**Given records**:
--*--

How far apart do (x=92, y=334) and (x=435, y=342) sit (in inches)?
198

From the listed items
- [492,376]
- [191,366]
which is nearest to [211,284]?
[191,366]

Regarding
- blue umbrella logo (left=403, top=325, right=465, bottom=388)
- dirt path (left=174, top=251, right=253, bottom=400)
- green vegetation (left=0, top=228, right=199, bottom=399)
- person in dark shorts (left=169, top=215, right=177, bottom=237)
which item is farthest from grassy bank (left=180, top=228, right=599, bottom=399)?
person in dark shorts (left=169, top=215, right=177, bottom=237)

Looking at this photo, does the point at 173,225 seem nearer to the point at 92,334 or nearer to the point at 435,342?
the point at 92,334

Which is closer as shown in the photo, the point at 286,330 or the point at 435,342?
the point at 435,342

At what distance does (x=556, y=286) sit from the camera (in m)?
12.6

--*--

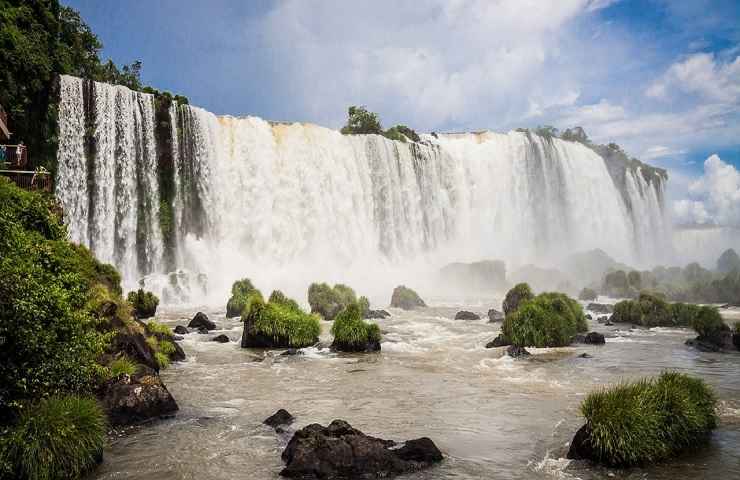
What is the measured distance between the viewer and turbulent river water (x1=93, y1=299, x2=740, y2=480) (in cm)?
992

--*--

**What needs to be done**: From the listing above, pull out every line that contains the string "right", treating uppercase and lowercase as different.

**The solution**:
- blue umbrella logo (left=403, top=325, right=465, bottom=388)
- dirt path (left=174, top=251, right=253, bottom=400)
- green vegetation (left=0, top=228, right=199, bottom=399)
- person in dark shorts (left=169, top=215, right=177, bottom=237)
which item is farthest from grassy bank (left=180, top=228, right=599, bottom=399)?
person in dark shorts (left=169, top=215, right=177, bottom=237)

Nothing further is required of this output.